- Задание -
Продолжите рассказ о епископе Феофане и Распутине, начав сразу после его последнего предложения.

- Исходный текст -
· · ·
Присутствие Вырубовой в комнате у царицы все ему объяснило. Феофан уже знал про «хитрую комбинацию: Распутин выдвигал Вырубову... а Вырубова в благодарность должна была поддерживать Распутина».
Начиная свой монолог, епископ знал, что обречен. Но долг перед Богом прежде всего. Как в старину пастыри страдали за правду перед царями, так был готов пострадать и он. «Я говорил около часа и доказывал, что Распутин находится в состоянии духовной прелести... Бывшая императрица возражала мне, волновалась, говорила из книг богословских... Я разбил все ее доводы но... она... твердила: „Все это неправда и клевета“... Разговор я закончил словами, что не могу иметь общение с Распутиным... Я думаю, что Распутин, как человек хитрый, мое против него выступление объяснил царской семье тем, что я позавидовал его близости к семье... хочу его отстранить».
Бедный Феофан не понял, что даже не Распутин – сама Государыня думает так
«После беседы с императрицей ко мне, как ни в чем не бывало, пришел Распутин, видимо, думавший, что недовольство императрицы меня устрашило... однако я решительно заявил ему: „Уйди, ты – обманщик“.
И мужика епископ тоже не понял. Григорий враждовать не любит, он готов унижаться – только бы помириться с добрым, наивным Феофаном. «Распутин упал мне в ноги, просил простить... Но я снова заявил ему: „Уйди, ты нарушил обещание, данное перед Господом“... Распутин ушел, и больше я с ним не виделся».
· · ·
- Показанные сведения -
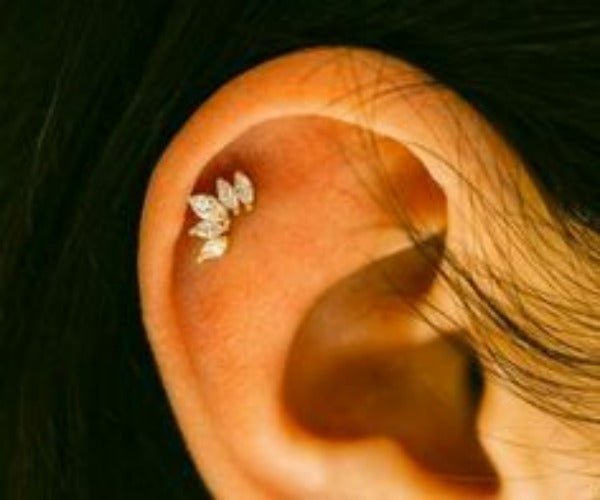 Crown helix earring with five clear marquise CZ stones worn on the upper ear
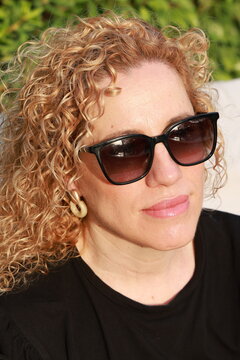 Smiling Woman Enjoying a Sunny Summer Day by the Pool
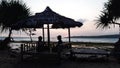 lovers enjoying the sunset at Sawarna beach, Banten, Indonesia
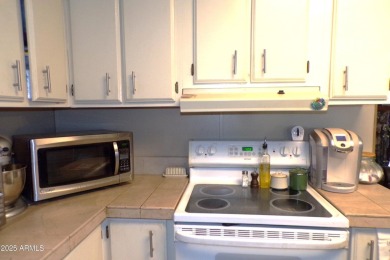 Golf Course Manufactured Home  on large lot with a 2 car garage on Queen Valley Golf Course in Arizona - for sale on GolfHomes.com, golf home, golf lot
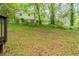 A long sloping backyard with a fence and mature trees behind the house at 2499 Shiloh Dr, Decatur, GA 30034
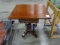 TABLE ON CASTERS
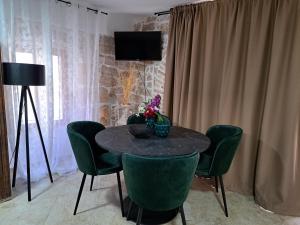 a dining room table with green chairs and a television at jardin kapetanova kuća in Veli Iž +29 photos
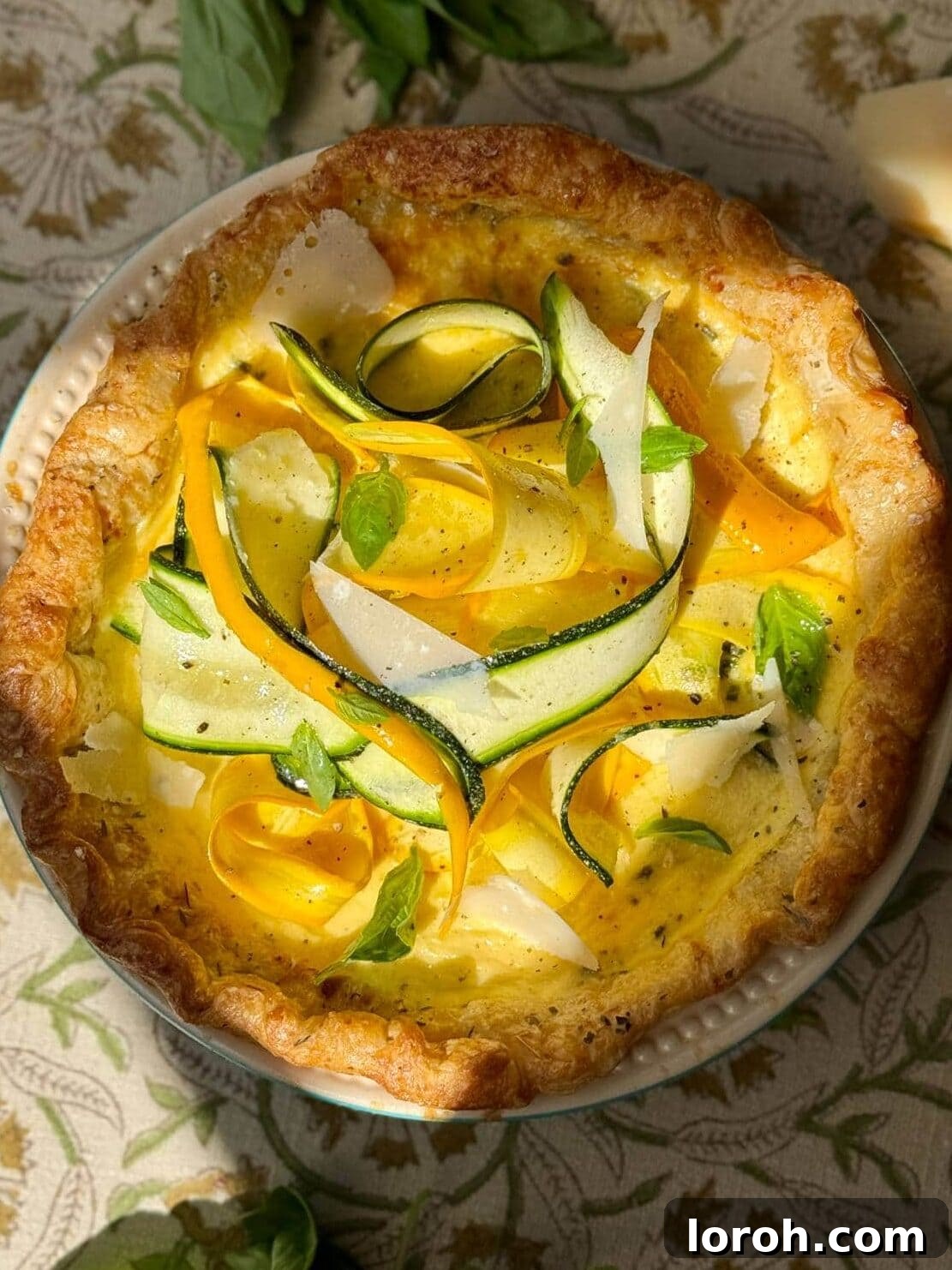 A perfectly baked golden-brown courgette quiche on a pristine white plate, showcasing its vibrant filling and flaky crust.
· · ·
- Результат -
РАСПРАВА
Феофан знает: Бог не велит ему успокаиваться. И продолжает действовать. В то время он получает «письменную исповедь» одной из раскаявшихся поклонниц Распутина (видимо, все тот же кто-то передает ее епископу). Прочтя ее, честный Феофан с ужасом понимает, что Распутин – «волк в овечьей шкуре, сектант хлыстовского типа, который учит своих почитательниц не открывать тайн даже своим духовникам. Ибо греха в том что эти сектанты делают, якобы нет, но духовники не доросли до сознания этого»...
Феофан решает показать этот документ «царям». «Заручившись письменной исповедью, я написал бывшему императору второе письмо... где утверждал, что Распутин не только находится в состоянии духовной прелести, но является преступником в религиозном и нравственном смысле... ибо, как следовало из исповеди, отец Григорий соблазнял свои жертвы».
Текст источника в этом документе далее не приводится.